When I finished Rufus whistled softly. He asked sensible legal questions then agreed with me; the evidence was all too circumstantial. 'If I did place Pertinax Marcellus under arrest, more facts might emerge-'
'A risk though, sir. If some widow without two sesterces to rub together had put this case to you, you would decline to hear it.'
'Oh, the law is impartial, Falco!'
‘Yes; and barristers hate to earn a fee! How did Gordianus know Pertinax was hereabouts?'
'Crispus told him. Look, Falco, I shall have to take Gordianus seriously. You are an Imperial agent; what is the official view?'
‘Mine is that if Gordianus forces a trial it will raise a bad smell all the way from here to the Capitol. But he might succeed despite the lack of evidence. We both know the sight of a grief-stricken brother calling out for justice is the sort of sentimental scene that makes juries sob into their togas and convict.'
‘So I should arrest Pertinax?'
‘I believe he killed Curtius Longinus, who may have threatened to expose him, and later he tried to kill Gordianus too.

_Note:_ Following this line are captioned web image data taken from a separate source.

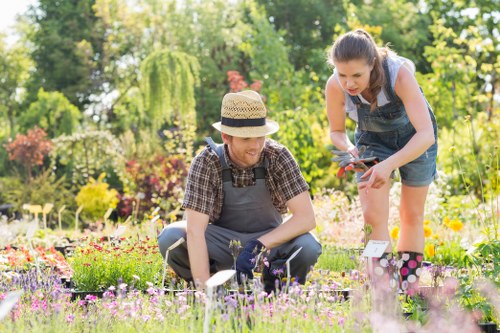 Professional gardener using tools to maintain a Westminster garden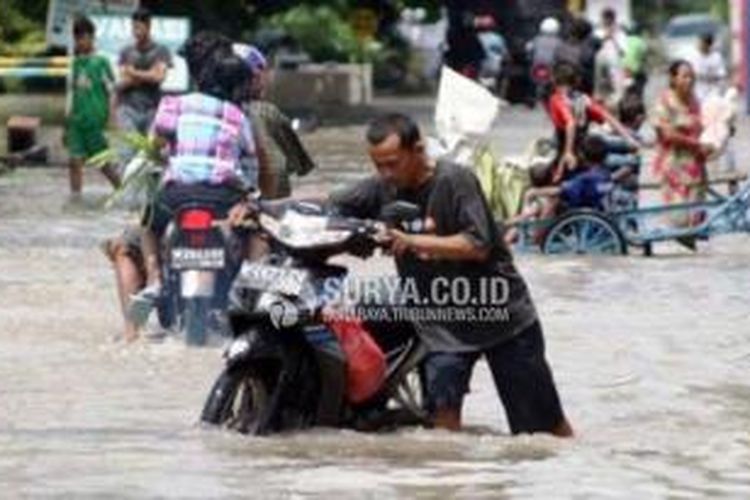 Sejumlah pengendara motor menembus banjir di Kawasan Sidokare, Sidoarjo, beberapa waktu lalu. 
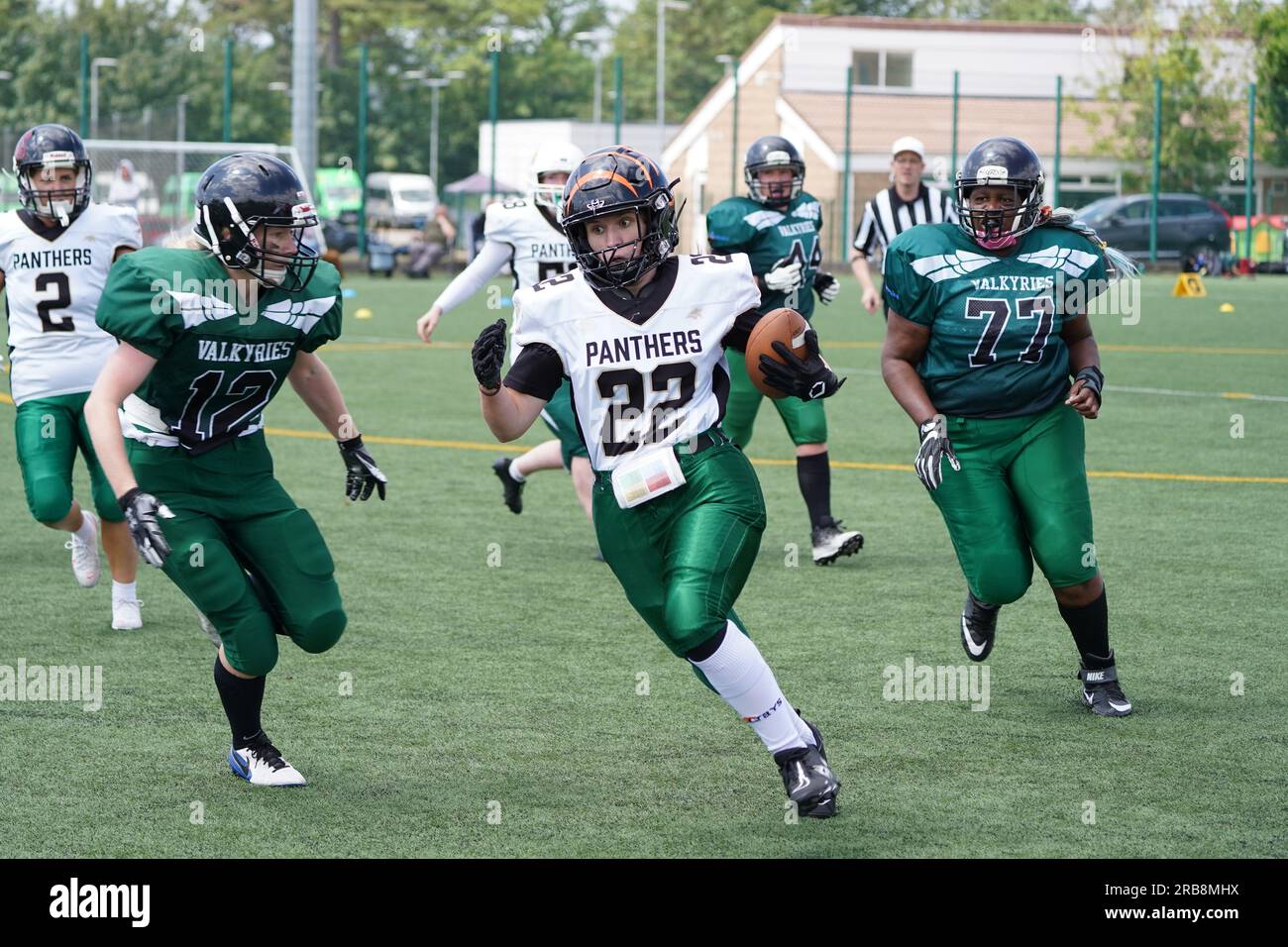 Una giocatrice di football americano che corre con la palla Foto Stock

These are serious charges. It sticks in my craw to grant him a pardon simply because he is a consul's adopted son.'
Aemilius Rufus listened to my grounds for action with the caution I should have expected from a country magistrate. If I had been the victim of a malicious prosecution based on flimsy evidence, I might have commended his thoroughness. As it was, I felt we were wasting time.
We talked round the problem for another hour. In the end Rufus decided to throw it over to Vespasian: just the sort of negative compromise I despised. We stopped the next Imperial dispatch rider who came through town. Rufus penned an elegant letter; I tore off a terse report. We told the horseman to ride all night. Even at the rate they travel the earliest he could arrive in Rome was dawn tomorrow, but Vespasian liked reading his correspondence at first light. Thinking of Rome, I was buffeted by homesickness, and wished I had dashed off with the message to the Palatine myself.
'Well. Nothing else we can do now,' the magistrate sighed, swinging his athletic torso into a sitting position so he could reach a tripod table and pour us wine. 'May as well enjoy ourselves-'
He was not the type I choose for a companion and I wanted to leave, but writing reports gives me a strong urge to get drunk. Especially at a senator's expense.
I almost suggested we went out to the baths together, but some lucky fluke stopped me. I hooked myself upright, stretched, and hopped over to fetch my wine; once in possession I condescended to sit on his couch to facilitate clinking cups like the cronies we weren't. Aemilius Rufus favoured me with his relaxed, golden smile. I buried myself gratefully in his Falernian, which was immaculate.
He said, 'I'm sorry I never saw much of you when you were tutoring my sister. I have been hoping to put that right-'
Then I felt his right hand fondling my thigh, while he told me what beautiful eyes I had.